Nowadays that social carpet has shrunk to a doormat that boils down to running into players along a street or some other peripheral zone.
"If they respect you then you end up having a good chat with them and some of them you end up calling, you know, friends," says the whistle blower who has promoted Super Rugby with All Black captain Richie McCaw.
He harbours no regrets hailing from a country that bullies others on the park, thus depriving him of the opportunity to do what should be heralded as rugby heaven for officialdom.
"I'm sitting in the stand at Twickenham, watching that semifinal knowing I probably have got a chance of touch judging if the All Blacks lose but all I want is the All Blacks to win.
"Like all New Zealanders, I want the All Blacks to win and I'm a very competitive person so you want your team to be the very best."
Hawke's Bay Rugby Football Union chief executive Mike Bishop pays him the ultimate compliment in declaring rugby referees seldom ever receive the accolades they deserve alongside players.
"Chris is right up there with any other young guy from Hawke's Bay who has eventually gone on to become an All Black," says Bishop.
Impartiality aside, Pollock reveals he simply couldn't control a defining match involving the ABs and sees that as a blessing in disguise.
He has never made the cull in two World Cup playoffs but, philosophically, accepts he was at the peak of his cycle in 2013 during the Lions' tour.
That debacle aside, his hip surgery last year made that ambition a bridge too far for someone who did relish his time running the sidelines as an assistant during cup playoffs.
"The simple answer is I would have loved to have done a playoff game but I'm also realistic about accepting I haven't done enough matches at that level for the past couple of years to convince selectors I was ready for it, I suppose."

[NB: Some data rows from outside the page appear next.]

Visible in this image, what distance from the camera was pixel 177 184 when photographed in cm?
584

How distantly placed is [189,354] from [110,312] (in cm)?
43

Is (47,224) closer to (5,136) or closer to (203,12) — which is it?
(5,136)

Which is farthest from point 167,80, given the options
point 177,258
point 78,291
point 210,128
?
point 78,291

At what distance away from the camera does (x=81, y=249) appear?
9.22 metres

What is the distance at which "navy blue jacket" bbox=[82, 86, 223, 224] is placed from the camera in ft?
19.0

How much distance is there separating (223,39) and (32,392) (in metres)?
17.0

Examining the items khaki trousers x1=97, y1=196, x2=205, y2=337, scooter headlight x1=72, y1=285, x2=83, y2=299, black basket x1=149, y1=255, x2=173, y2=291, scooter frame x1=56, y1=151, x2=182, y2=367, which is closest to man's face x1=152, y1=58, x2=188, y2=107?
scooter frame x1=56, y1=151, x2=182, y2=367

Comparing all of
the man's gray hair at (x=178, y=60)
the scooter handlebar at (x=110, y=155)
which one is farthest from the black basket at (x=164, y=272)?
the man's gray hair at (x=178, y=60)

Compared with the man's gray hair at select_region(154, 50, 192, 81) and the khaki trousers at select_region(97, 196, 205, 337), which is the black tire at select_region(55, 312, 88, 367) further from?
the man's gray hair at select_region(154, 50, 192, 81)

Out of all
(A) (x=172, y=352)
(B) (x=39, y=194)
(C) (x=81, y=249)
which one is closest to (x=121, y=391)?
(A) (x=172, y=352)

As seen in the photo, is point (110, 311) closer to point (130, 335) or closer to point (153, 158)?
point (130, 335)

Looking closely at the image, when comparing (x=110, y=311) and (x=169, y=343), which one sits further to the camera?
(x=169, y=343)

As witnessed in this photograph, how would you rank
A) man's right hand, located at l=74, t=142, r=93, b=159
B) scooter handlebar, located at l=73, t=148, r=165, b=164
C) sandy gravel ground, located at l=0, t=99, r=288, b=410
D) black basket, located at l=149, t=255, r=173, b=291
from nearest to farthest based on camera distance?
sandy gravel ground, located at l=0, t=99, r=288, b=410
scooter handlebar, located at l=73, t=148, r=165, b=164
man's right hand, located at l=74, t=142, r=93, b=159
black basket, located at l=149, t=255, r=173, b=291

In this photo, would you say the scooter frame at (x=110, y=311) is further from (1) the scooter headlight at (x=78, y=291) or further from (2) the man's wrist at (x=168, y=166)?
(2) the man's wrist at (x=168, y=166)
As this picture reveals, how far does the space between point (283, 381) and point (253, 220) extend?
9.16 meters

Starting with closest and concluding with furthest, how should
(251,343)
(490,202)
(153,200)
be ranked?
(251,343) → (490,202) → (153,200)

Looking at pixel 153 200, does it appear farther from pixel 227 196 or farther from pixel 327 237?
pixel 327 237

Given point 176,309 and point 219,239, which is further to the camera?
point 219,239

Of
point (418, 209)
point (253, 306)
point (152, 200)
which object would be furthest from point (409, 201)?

It's imperative, Pollock reckons, for people to understand refs are human because they know when they step out on the park they are bound to make several mistakes.
"What you want to do is ensure the mistakes you do make aren't going to be game-deciding ones or be big howlers because they are the ones that everyone remembers."
Put another way, no one remembers the bloke who accepts a forward pass before he is bundled out before the corner flag but should that player dive over for a try and two points converted then it is game on for the cheap seats.
"That's the kind of mentality you have so if you're going to make [errors] then make sure they aren't howlers."
That is not to say Pollock doesn't grasp how passionate and parochial rugby faithful can be.
He is no exception to that rule, working himself into a state while watching the All Blacks play the Springboks in the World Cup semifinal in England last month.
"When something isn't going your way, the easiest person to get stuck into is the man in the middle with the whistle because they give the penalty.
"I had those emotions against my good friend refereeing that game [ABs v Boks] so I get where people come from."
The bottom line, Pollock stresses, is that officials don't go out there to be poor or inconsistent but they soon come to the realisation that the challenges on some days are harder than other days.